--- Start Task material ---

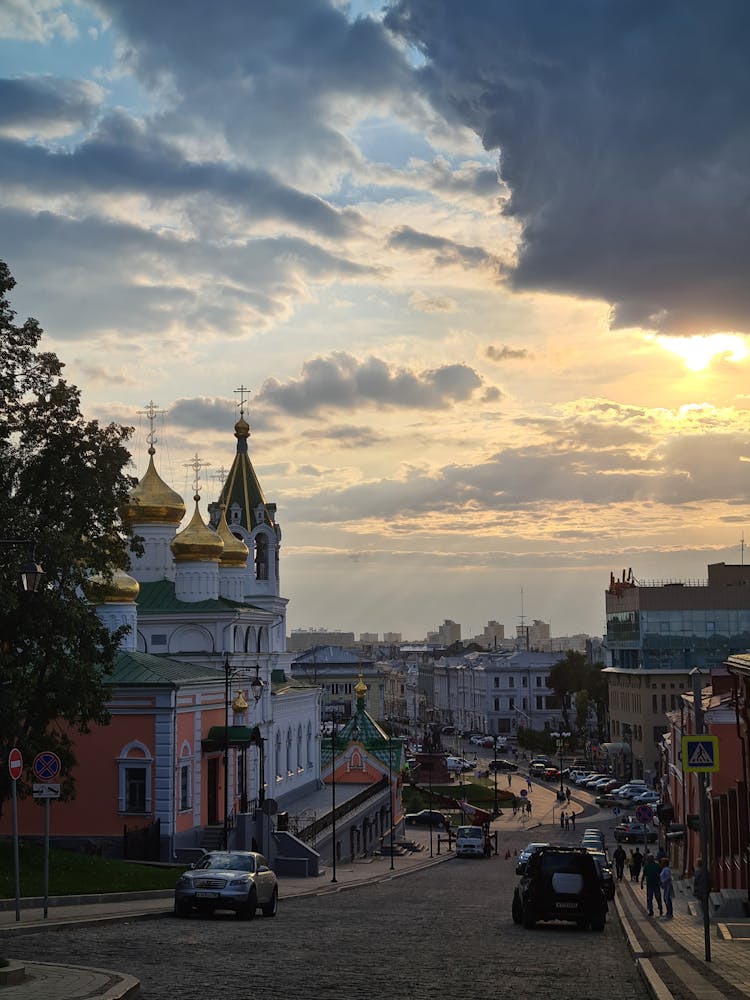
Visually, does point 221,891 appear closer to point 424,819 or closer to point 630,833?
point 630,833

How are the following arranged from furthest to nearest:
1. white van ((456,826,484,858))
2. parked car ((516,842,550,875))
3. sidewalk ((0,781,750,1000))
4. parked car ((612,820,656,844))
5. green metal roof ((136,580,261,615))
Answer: parked car ((612,820,656,844)) < white van ((456,826,484,858)) < green metal roof ((136,580,261,615)) < parked car ((516,842,550,875)) < sidewalk ((0,781,750,1000))

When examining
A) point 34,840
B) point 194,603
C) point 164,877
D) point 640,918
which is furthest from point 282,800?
point 640,918

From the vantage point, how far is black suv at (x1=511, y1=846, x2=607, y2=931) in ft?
78.5

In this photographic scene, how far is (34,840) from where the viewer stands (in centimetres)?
4353

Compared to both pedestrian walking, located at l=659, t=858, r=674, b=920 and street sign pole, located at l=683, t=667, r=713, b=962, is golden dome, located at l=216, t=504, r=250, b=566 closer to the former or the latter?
pedestrian walking, located at l=659, t=858, r=674, b=920

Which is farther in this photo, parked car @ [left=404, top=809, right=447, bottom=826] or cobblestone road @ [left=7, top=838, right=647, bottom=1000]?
parked car @ [left=404, top=809, right=447, bottom=826]

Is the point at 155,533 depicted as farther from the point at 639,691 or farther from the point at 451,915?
the point at 639,691

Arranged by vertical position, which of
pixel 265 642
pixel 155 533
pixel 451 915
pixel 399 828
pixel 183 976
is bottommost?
pixel 399 828

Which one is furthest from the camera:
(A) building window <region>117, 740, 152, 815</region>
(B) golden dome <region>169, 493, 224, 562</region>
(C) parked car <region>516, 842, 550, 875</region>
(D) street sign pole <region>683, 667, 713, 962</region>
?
(B) golden dome <region>169, 493, 224, 562</region>

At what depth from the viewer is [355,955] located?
730 inches

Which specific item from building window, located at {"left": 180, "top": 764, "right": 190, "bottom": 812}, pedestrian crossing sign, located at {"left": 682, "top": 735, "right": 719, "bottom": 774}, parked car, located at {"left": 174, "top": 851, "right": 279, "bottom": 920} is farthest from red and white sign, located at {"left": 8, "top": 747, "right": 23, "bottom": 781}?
building window, located at {"left": 180, "top": 764, "right": 190, "bottom": 812}

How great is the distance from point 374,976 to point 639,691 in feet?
303

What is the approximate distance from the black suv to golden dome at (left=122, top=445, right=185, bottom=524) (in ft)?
133

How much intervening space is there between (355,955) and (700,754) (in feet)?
Answer: 19.0
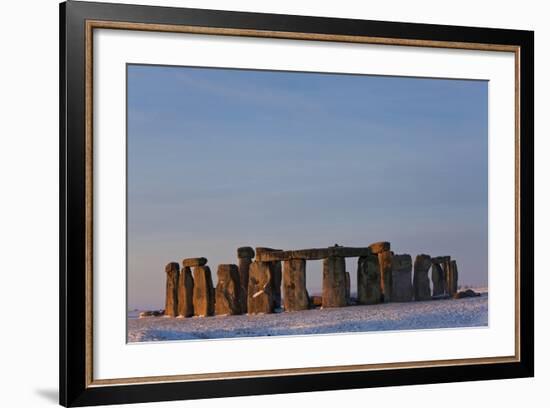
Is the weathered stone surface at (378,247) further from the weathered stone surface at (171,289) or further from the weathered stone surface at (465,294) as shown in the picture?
the weathered stone surface at (171,289)

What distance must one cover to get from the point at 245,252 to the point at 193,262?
209 millimetres

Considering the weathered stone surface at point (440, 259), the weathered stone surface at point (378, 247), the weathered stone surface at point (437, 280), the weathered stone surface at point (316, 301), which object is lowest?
the weathered stone surface at point (316, 301)

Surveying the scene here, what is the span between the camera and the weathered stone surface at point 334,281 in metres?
3.95

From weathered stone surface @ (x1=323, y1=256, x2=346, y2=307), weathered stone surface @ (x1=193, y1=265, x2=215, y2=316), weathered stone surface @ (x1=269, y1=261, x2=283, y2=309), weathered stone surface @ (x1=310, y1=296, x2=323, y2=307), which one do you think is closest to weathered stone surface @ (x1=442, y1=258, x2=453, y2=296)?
weathered stone surface @ (x1=323, y1=256, x2=346, y2=307)

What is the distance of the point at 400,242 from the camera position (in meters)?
4.04

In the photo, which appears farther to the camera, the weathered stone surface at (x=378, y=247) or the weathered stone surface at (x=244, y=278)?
the weathered stone surface at (x=378, y=247)

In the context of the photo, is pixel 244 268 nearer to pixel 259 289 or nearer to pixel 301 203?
pixel 259 289

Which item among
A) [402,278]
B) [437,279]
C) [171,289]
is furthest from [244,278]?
[437,279]

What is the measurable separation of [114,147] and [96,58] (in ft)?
1.10

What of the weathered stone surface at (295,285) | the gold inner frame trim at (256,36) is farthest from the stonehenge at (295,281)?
the gold inner frame trim at (256,36)

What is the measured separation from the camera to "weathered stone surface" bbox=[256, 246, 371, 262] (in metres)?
3.89

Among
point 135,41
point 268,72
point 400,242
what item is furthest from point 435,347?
point 135,41

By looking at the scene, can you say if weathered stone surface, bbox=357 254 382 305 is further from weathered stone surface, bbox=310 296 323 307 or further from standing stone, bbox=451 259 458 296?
standing stone, bbox=451 259 458 296

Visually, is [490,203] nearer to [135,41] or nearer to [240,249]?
[240,249]
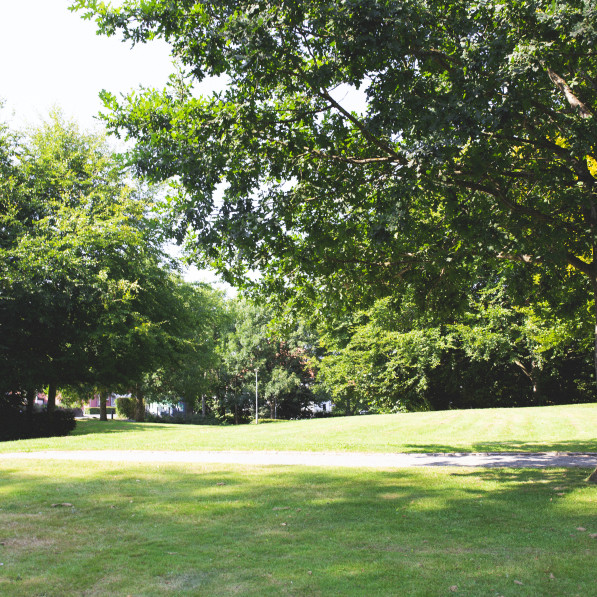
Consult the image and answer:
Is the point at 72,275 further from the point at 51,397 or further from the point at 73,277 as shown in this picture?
the point at 51,397

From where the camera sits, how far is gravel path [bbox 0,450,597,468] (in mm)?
10500

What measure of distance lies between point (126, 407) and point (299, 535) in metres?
43.2

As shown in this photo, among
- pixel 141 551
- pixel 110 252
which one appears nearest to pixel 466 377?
pixel 110 252

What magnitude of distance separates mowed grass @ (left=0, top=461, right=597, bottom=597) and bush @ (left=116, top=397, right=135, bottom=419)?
3766 centimetres

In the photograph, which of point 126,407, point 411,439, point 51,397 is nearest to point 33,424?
point 51,397

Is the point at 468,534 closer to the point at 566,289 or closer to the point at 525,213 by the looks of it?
the point at 525,213

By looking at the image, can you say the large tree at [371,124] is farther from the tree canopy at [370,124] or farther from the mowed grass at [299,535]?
the mowed grass at [299,535]

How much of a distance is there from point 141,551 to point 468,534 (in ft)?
10.5

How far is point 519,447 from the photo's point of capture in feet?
42.9

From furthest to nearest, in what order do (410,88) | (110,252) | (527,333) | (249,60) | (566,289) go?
(527,333) → (110,252) → (566,289) → (410,88) → (249,60)

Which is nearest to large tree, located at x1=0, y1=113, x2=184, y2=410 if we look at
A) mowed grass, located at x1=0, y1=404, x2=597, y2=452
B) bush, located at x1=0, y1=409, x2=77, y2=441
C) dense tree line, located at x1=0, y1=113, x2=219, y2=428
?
dense tree line, located at x1=0, y1=113, x2=219, y2=428

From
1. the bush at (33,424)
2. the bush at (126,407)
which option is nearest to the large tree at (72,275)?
the bush at (33,424)

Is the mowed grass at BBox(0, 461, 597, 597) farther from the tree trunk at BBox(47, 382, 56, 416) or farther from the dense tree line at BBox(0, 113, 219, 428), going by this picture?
the tree trunk at BBox(47, 382, 56, 416)

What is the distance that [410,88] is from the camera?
7805 mm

--- End Task material ---

__The task__. Rewrite every line of the items above as a numbered list, without blank lines and without the pictures.

__Reply to the task__.
1. Visually, does point 221,891 appear closer to point 424,819 or closer to point 630,833?
2. point 630,833
3. How are the following arranged from furthest to nearest:
4. 1. white van ((456,826,484,858))
5. 2. parked car ((516,842,550,875))
6. 3. sidewalk ((0,781,750,1000))
7. 4. parked car ((612,820,656,844))
8. 5. green metal roof ((136,580,261,615))
9. Answer: parked car ((612,820,656,844)) < white van ((456,826,484,858)) < green metal roof ((136,580,261,615)) < parked car ((516,842,550,875)) < sidewalk ((0,781,750,1000))
10. When examining
11. A) point 34,840
12. B) point 194,603
13. C) point 164,877
14. D) point 640,918
15. which is furthest from point 282,800?
16. point 640,918
17. From the vantage point, how far is black suv at (x1=511, y1=846, x2=607, y2=931) in ft?
18. 78.5
19. In this photographic scene, how far is (34,840) from where the viewer stands (in centimetres)?
20. 4353
21. Compared to both pedestrian walking, located at l=659, t=858, r=674, b=920 and street sign pole, located at l=683, t=667, r=713, b=962, is golden dome, located at l=216, t=504, r=250, b=566 closer to the former or the latter?
22. pedestrian walking, located at l=659, t=858, r=674, b=920
23. Which is farther in this photo, parked car @ [left=404, top=809, right=447, bottom=826] or cobblestone road @ [left=7, top=838, right=647, bottom=1000]?
24. parked car @ [left=404, top=809, right=447, bottom=826]
25. Is the point at 155,533 depicted as farther from the point at 639,691 or farther from the point at 451,915?
26. the point at 639,691
27. Arranged by vertical position, which of
28. pixel 265 642
29. pixel 155 533
30. pixel 451 915
31. pixel 399 828
32. pixel 183 976
33. is bottommost?
34. pixel 399 828
35. Which one is furthest from the camera:
36. (A) building window <region>117, 740, 152, 815</region>
37. (B) golden dome <region>169, 493, 224, 562</region>
38. (C) parked car <region>516, 842, 550, 875</region>
39. (D) street sign pole <region>683, 667, 713, 962</region>
40. ?
41. (B) golden dome <region>169, 493, 224, 562</region>
42. At what depth from the viewer is [355,955] located?
43. 730 inches
44. Which specific item from building window, located at {"left": 180, "top": 764, "right": 190, "bottom": 812}, pedestrian crossing sign, located at {"left": 682, "top": 735, "right": 719, "bottom": 774}, parked car, located at {"left": 174, "top": 851, "right": 279, "bottom": 920} is farthest from red and white sign, located at {"left": 8, "top": 747, "right": 23, "bottom": 781}?
45. building window, located at {"left": 180, "top": 764, "right": 190, "bottom": 812}
46. How great is the distance from point 374,976 to point 639,691 in feet?
47. 303
48. What is the approximate distance from the black suv to golden dome at (left=122, top=445, right=185, bottom=524) (in ft)?
49. 133
50. How much intervening space is there between (355,955) and (700,754) (in feet)?
51. Answer: 19.0
52. Is the weathered stone surface at (378,247) further from the weathered stone surface at (171,289) or further from the weathered stone surface at (465,294) as shown in the picture?
53. the weathered stone surface at (171,289)
54. What distance must one cover to get from the point at 245,252 to the point at 193,262?
55. 209 millimetres
56. Considering the weathered stone surface at point (440, 259), the weathered stone surface at point (378, 247), the weathered stone surface at point (437, 280), the weathered stone surface at point (316, 301), which object is lowest?
57. the weathered stone surface at point (316, 301)
58. Surveying the scene here, what is the span between the camera and the weathered stone surface at point 334,281 in metres?
59. 3.95
60. From weathered stone surface @ (x1=323, y1=256, x2=346, y2=307), weathered stone surface @ (x1=193, y1=265, x2=215, y2=316), weathered stone surface @ (x1=269, y1=261, x2=283, y2=309), weathered stone surface @ (x1=310, y1=296, x2=323, y2=307), which one do you think is closest to weathered stone surface @ (x1=442, y1=258, x2=453, y2=296)?
61. weathered stone surface @ (x1=323, y1=256, x2=346, y2=307)
62. What is the distance of the point at 400,242 from the camera position (in meters)?
63. 4.04
64. In the photo, which appears farther to the camera, the weathered stone surface at (x=378, y=247) or the weathered stone surface at (x=244, y=278)?
65. the weathered stone surface at (x=378, y=247)
66. In the context of the photo, is pixel 244 268 nearer to pixel 259 289 or nearer to pixel 301 203?
67. pixel 259 289
68. Which item among
69. A) [402,278]
70. B) [437,279]
71. C) [171,289]
72. is furthest from [244,278]?
73. [437,279]
74. What is the measurable separation of [114,147] and [96,58] (in ft)?
75. 1.10
76. What of the weathered stone surface at (295,285) | the gold inner frame trim at (256,36) is farthest from the stonehenge at (295,281)?
77. the gold inner frame trim at (256,36)
78. What is the measured separation from the camera to "weathered stone surface" bbox=[256, 246, 371, 262] (in metres)?
79. 3.89
80. Among
81. point 135,41
82. point 268,72
83. point 400,242
84. what item is furthest from point 435,347?
85. point 135,41
86. By looking at the scene, can you say if weathered stone surface, bbox=357 254 382 305 is further from weathered stone surface, bbox=310 296 323 307 or further from standing stone, bbox=451 259 458 296?
87. standing stone, bbox=451 259 458 296
88. Visually, is [490,203] nearer to [135,41] or nearer to [240,249]?
89. [240,249]
90. Consult the image and answer:
91. Is the point at 72,275 further from the point at 51,397 or further from the point at 73,277 as shown in this picture?
92. the point at 51,397
93. From where the camera sits, how far is gravel path [bbox 0,450,597,468] (in mm)?
94. 10500
95. What measure of distance lies between point (126, 407) and point (299, 535) in metres?
96. 43.2
97. As shown in this photo, among
98. - pixel 141 551
99. - pixel 110 252
100. which one appears nearest to pixel 466 377?
101. pixel 110 252
102. What magnitude of distance separates mowed grass @ (left=0, top=461, right=597, bottom=597) and bush @ (left=116, top=397, right=135, bottom=419)?
103. 3766 centimetres
104. In the photograph, which of point 126,407, point 411,439, point 51,397 is nearest to point 33,424?
105. point 51,397
106. Is the point at 468,534 closer to the point at 566,289 or closer to the point at 525,213 by the looks of it?
107. the point at 525,213
108. By looking at the image, can you say the large tree at [371,124] is farther from the tree canopy at [370,124] or farther from the mowed grass at [299,535]?
109. the mowed grass at [299,535]
110. How much of a distance is there from point 141,551 to point 468,534 (in ft)?
111. 10.5
112. How far is point 519,447 from the photo's point of capture in feet?
113. 42.9
114. From furthest to nearest, in what order do (410,88) | (110,252) | (527,333) | (249,60) | (566,289) go?
115. (527,333) → (110,252) → (566,289) → (410,88) → (249,60)
116. Which is nearest to large tree, located at x1=0, y1=113, x2=184, y2=410 if we look at
117. A) mowed grass, located at x1=0, y1=404, x2=597, y2=452
118. B) bush, located at x1=0, y1=409, x2=77, y2=441
119. C) dense tree line, located at x1=0, y1=113, x2=219, y2=428
120. ?
121. dense tree line, located at x1=0, y1=113, x2=219, y2=428
122. From
123. 1. the bush at (33,424)
124. 2. the bush at (126,407)
125. which option is nearest to the large tree at (72,275)?
126. the bush at (33,424)
127. Is the mowed grass at BBox(0, 461, 597, 597) farther from the tree trunk at BBox(47, 382, 56, 416) or farther from the dense tree line at BBox(0, 113, 219, 428), going by this picture?
128. the tree trunk at BBox(47, 382, 56, 416)
129. What is the distance that [410,88] is from the camera?
130. 7805 mm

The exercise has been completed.